There is no timetable for the launch of China’s digital fiat currency, Yi Gang, governor of the People’s Bank of China (PBOC), said Tuesday at a press conference, citing the need for more research and evaluation.
Why it matters: China’s digital currency has been in the works for five years, and it is viewed as a frontrunner in the global race. The June release of Facebook’s whitepaper on its stablecoin project has ramped up pressure on central banks around the world to accelerate their digital currency research. Speculation has been swirling recently about how and when DC/EP, China’s fiat digital currency, will be launched.
Details: “We don’t have a timetable at the moment, there will be a series of research, testing, trials, evaluations, and risk prevention work,” Yi said at the press event during a celebration commemorating the 70th anniversary of the People’s Republic of China.
- Cross-border transactions also have to meet anti-money laundering, anti-terrorism financing, anti-tax evasion, know-your-customer, and other regulatory requirements, Yi added.
- The aim of DC/EP, according to Yi, is to partially replace M0 or money issued directly by the central bank.

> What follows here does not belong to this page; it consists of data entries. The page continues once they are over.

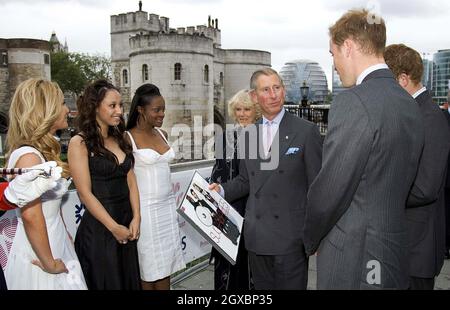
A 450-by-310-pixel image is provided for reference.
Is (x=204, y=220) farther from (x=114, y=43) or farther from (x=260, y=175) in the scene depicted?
(x=114, y=43)

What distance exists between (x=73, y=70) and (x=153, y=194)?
58015mm

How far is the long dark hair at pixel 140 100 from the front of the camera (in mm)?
3934

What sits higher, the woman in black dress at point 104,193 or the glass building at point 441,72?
the glass building at point 441,72

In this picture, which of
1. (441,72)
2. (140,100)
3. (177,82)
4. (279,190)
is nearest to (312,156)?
(279,190)

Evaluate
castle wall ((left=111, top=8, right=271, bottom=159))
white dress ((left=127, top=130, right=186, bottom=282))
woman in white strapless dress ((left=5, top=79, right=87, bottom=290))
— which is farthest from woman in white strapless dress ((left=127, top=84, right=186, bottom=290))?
castle wall ((left=111, top=8, right=271, bottom=159))

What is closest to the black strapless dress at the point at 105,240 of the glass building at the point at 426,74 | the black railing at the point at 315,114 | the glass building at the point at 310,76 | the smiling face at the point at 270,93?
the smiling face at the point at 270,93

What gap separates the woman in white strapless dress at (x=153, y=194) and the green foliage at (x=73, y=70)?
55363 mm

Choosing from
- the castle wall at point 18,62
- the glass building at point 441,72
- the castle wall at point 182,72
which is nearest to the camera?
the castle wall at point 182,72

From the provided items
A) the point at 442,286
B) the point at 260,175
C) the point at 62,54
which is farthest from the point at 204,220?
the point at 62,54

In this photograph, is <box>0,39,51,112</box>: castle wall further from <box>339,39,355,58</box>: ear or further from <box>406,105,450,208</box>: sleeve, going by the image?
<box>339,39,355,58</box>: ear

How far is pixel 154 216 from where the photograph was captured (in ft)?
12.4

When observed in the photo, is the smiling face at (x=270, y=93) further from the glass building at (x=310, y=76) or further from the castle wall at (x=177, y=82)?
the glass building at (x=310, y=76)

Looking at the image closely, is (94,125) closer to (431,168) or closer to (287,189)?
(287,189)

It will adopt a two-tier structure that involves the central bank and commercial banks, but will not change the current path of currency supply, said Yi.
- The central bank insists on a centralized approach for managing the DC/EP system, and has not decided on a specific technology, Yi said. Both blockchain technology and new innovations based on the existing electronic payments will be considered.

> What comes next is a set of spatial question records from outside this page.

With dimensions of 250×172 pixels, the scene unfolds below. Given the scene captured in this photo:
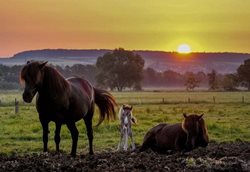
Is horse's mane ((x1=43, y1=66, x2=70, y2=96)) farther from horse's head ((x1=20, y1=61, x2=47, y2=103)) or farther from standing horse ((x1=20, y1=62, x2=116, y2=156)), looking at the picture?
horse's head ((x1=20, y1=61, x2=47, y2=103))

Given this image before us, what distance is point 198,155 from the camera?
11625 millimetres

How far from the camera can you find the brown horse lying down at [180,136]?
12789mm

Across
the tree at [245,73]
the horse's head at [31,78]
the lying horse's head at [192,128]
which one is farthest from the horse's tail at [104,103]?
the tree at [245,73]

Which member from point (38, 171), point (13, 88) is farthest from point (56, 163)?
point (13, 88)

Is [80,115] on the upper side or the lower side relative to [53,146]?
upper

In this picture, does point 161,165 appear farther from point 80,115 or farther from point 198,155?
point 80,115

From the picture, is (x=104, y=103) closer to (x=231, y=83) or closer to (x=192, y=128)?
(x=192, y=128)

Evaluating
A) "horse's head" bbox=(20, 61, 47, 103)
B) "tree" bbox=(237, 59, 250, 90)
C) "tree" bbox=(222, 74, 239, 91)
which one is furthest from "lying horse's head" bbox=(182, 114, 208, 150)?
"tree" bbox=(222, 74, 239, 91)

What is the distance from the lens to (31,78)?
11.2 metres

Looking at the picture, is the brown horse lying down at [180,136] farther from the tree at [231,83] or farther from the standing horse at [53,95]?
the tree at [231,83]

Context: Mu Changchun, then-deputy chief of central bank’s payment and settlement, said in August that the digital currency is nearly ready, but did not give a timeline.
- A Forbes report from end-August cited multiple sources who said the launch of the digital currency could happen in November. The sources also said Chinese commercial banks and payment companies such as Alibaba and Tencent would be among the first institutions to receive DC/EP for distribution. The central bank refuted both assertions last week.
- The central bank has been concerned about the threat that Facebook’s Libra poses for its digital currency project and plans to expand the Chinese yuan’s globalization. A German newspaper reported last week that Facebook’s Libra currency basket will not include China’s legal tender.
- The central bank appointed Mu the new head of digital currency research earlier this month.